-- READING PASSAGE follows --

Re: [AFMUG] private ipv4 sale / leases

2015-07-01 Thread Bill Prince

and bars on the windows?

bp
part15sbs{at}gmail{dot}com

On 7/1/2015 10:26 AM, That One Guy /sarcasm wrote:

I correlate the NAT security to a daughters bedroom.
Most fathers dont have an exterior door on their daughters bedroom
You dont just walk directly in, sure somebody can put a ladder to her 
window (port forward) but by defaul there is a slight measure of 
security because you have to come in the house door and traverse your 
way to her bedroom
Now, its always best to have a firewall (you put the daughters bedroom 
at the end of the hall past dads room)

Then to be super secure, you put in a Smith and Wesson IDS

On Wed, Jul 1, 2015 at 11:25 AM, Justin Wilson - MTIN li...@mtin.net 
mailto:li...@mtin.net wrote:


Very Correct Glen.  Nat is not secure.  It’s like blending your
door into the rest of your house.  The door is still there just a
little harder to find.  But if there are no locks it’s still an
unlocked door.

Justin

---
Justin Wilson j...@mtin.net mailto:j...@mtin.net
http://www.mtin.net  Managed Services – xISP Solutions – Data Centers
http://www.thebrotherswisp.com Podcast about xISP topics
http://www.midwest-ix.com Peering – Transit – Internet Exchange


On Jul 1, 2015, at 12:21 PM, Glen Waldrop gwl...@cngwireless.net
mailto:gwl...@cngwireless.net wrote:

I think we're having two different conversations here.

I'm using NAT with a firewall. I don't think anyone is saying NAT
by itself is secure.

-- READING PASSAGE concluded --

§ TO DO:
1. In the NAT security thread, what does Glen Waldrop say he is using?
2. Resume the NAT security thread from its last sentence, carrying on Glen Waldrop's reply.
The rows after this point are separate material, unrelated to the mailing list thread.

-- RECORDED INFORMATION follows --

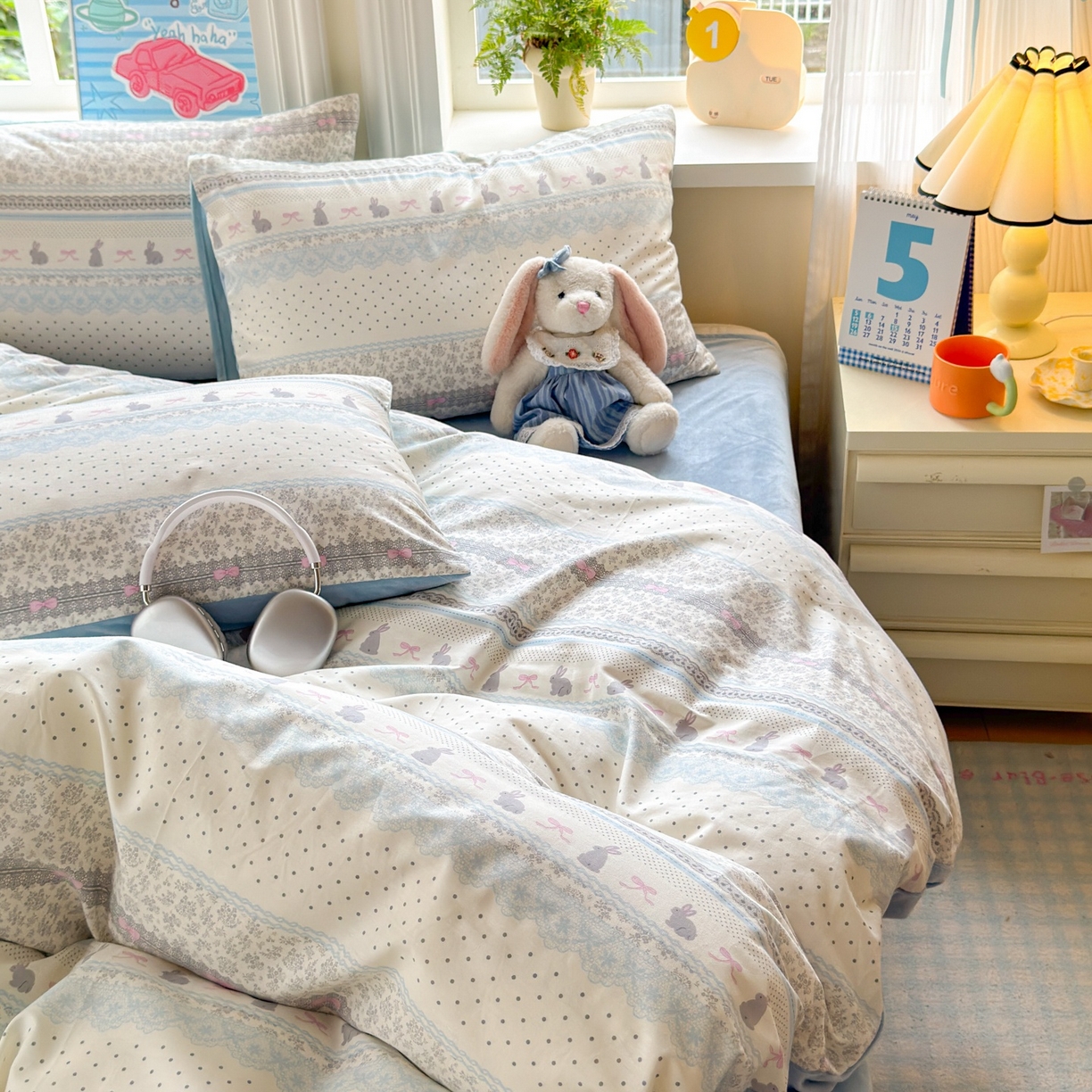 91家纺网 家纺一手货源 找家纺 清雅福 2025秋冬新品全棉印花棉加绒四件套系列 棉绒-花边兔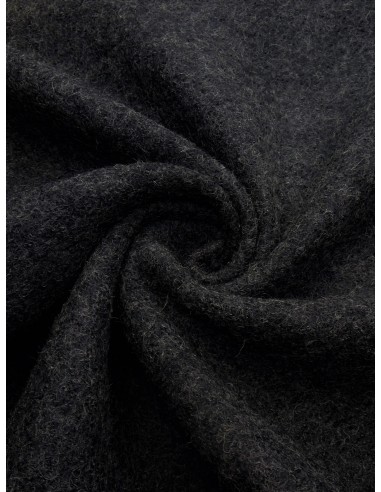 Tissu laine bouillie - Gris anthracite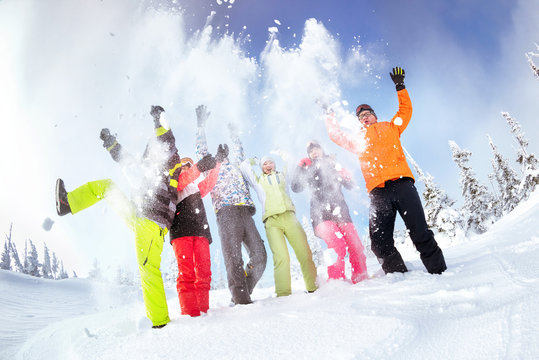 Group friends ski snowboard skiing snowboarding concept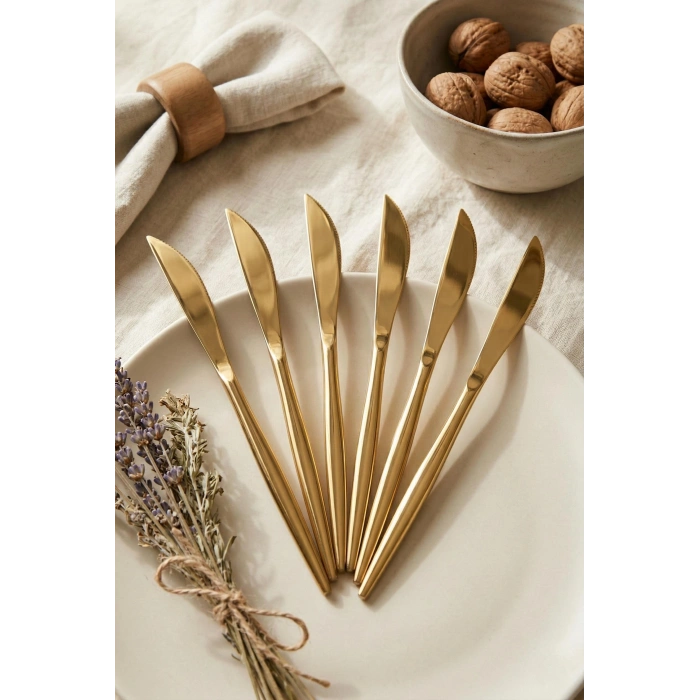 6lı Lüks Gold Paslanmaz Çelik Yemek Bıçağı Seti (21 cm)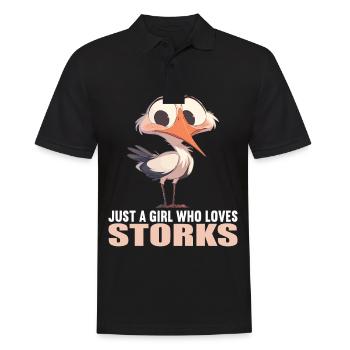Störche Storch - Männer Poloshirt - Schwarz - Vorne - Kai (181cm)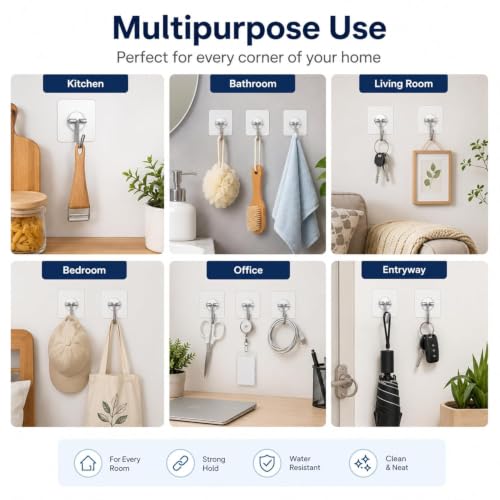 Image of KONVIO NEER Self Adhesive Wall Hanging Screw Hooks Heavy Duty Hanging Sticky Hooks for Kitchen, Bathroom, Decoration |Nail Free, Transparent Wall Screw Hooks (Hanging Hook, 20 Pack)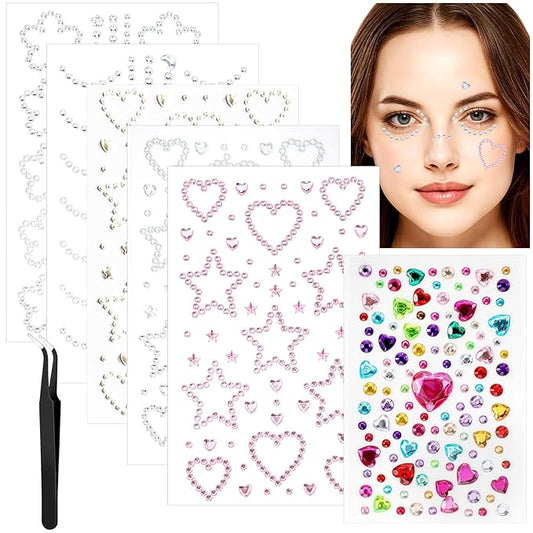 6 Sheets Face Gem Stickers Bling Heart Sticker With Tweezer Self-Adhesive Rhinestone Jewel Stickers Assorted Shapes Eye Jewels DIY Face Gems Stick on Hair Accessories For Girls for Makeup Body Crafts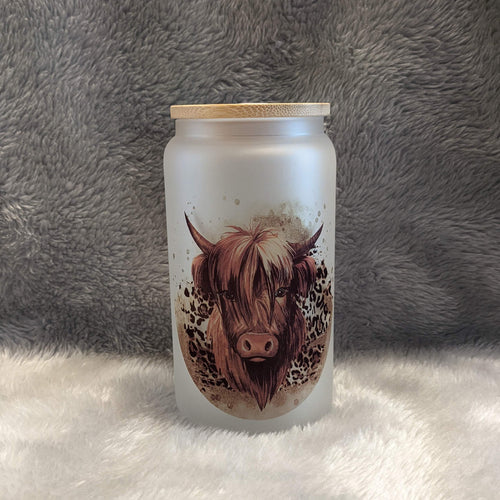 16oz Frosted Highland Cow Glass with A Leopard Print - Bamboo Lid & Reusable Straw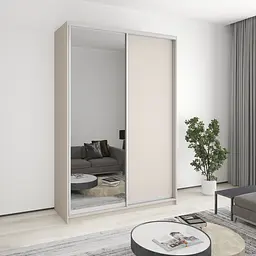 Шафа-купе дводверна MebelStar Комбо AL ДСП/Дзеркало 160x45x240 см Кашемір (MBS-4109)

-- RECORDED INFORMATION concluded --

§ OUTPUTS FOR THE TASKS:
1. NAT with a firewall.

2.
- Original Message -
*From:*Justin Wilson - MTIN mailto:li...@mtin.net
*To:*af@afmug.com mailto:af@afmug.com
*Sent:*Wednesday, July 01, 2015 11:01 AM
*Subject:*Re: [AFMUG] private ipv4 sale / leases

IPV6 is very DNS orientated.  There is no way you are going to
remember ip addresses like you do in V4.  DNS and backend
systems are going to become more and more critical to the ISPs
who are providing V6.  Also, IMHO, more and more managed routers
are going to be deployed as folks go to V6.  Those who support
customer owned routers will be overwhelmed if they follow the
same philosophy with V6 routers. Full IPv6 support is severely
lacking in many manufacturers.  So, now you have semi-compliant
devices out there with buggy software doing weird things.  This
becomes a troubleshooting nightmare for folks.To combat this
I think we will see those deploying V6 sending out a “modem” or
managed router that is the endpoint.   Right now, if you are
running your CPE in router mode (which I encourage) your options
for V6 support are very limited.  Mikrotik will do this.  UBNT
won’t.  Cambium won’t.

The false sense of security folks have fallen into is Nat is
just security by obscurity.  It’s not really security.  For the
typical home user it’s on the borderline of good enough.   As
folks move away from nat to V6 you will also see performance
increases on higher bandwidth circuits.  Nat causes a
performance hit.  The router has to keep track of translation
tables and the like.

V6 still travels over port 80, 110,etc. You simply need a
firewall that understands V6 and away you go.  This is where IP
management software can help you. Some of them out there can
export to DNS, can create iptables rules, etc.   With V6 the
goal is to have more things automated on the backend.

Justin

---
Justin Wilson j...@mtin.net mailto:j...@mtin.net
http://www.mtin.net http://www.mtin.net/  Managed Services –
xISP Solutions – Data Centers
http://www.thebrotherswisp.com
http://www.thebrotherswisp.com/ Podcast about xISP topics
http://www.midwest-ix.com http://www.midwest-ix.com/ Peering –
Transit – Internet Exchange


On Jul 1, 2015, at 11:38 AM, That One Guy /sarcasm
thatoneguyst...@gmail.com mailto:thatoneguyst...@gmail.com
wrote:

I guess Im stuck in the limited space mindset with NAT
but many of our clients have multiple mail serverish devices on
their networks that all need to present as the same IP to meet
reverse DNS and spf
I dont now whether my mindest on that is efficient or lazy
We have alot of firewall access policies on our clients that
limit access to only coming from our office firewall, nothing
else, I suppose we could add all our workstations to that
policy, or a subnet ( I assume ip6 has subnets)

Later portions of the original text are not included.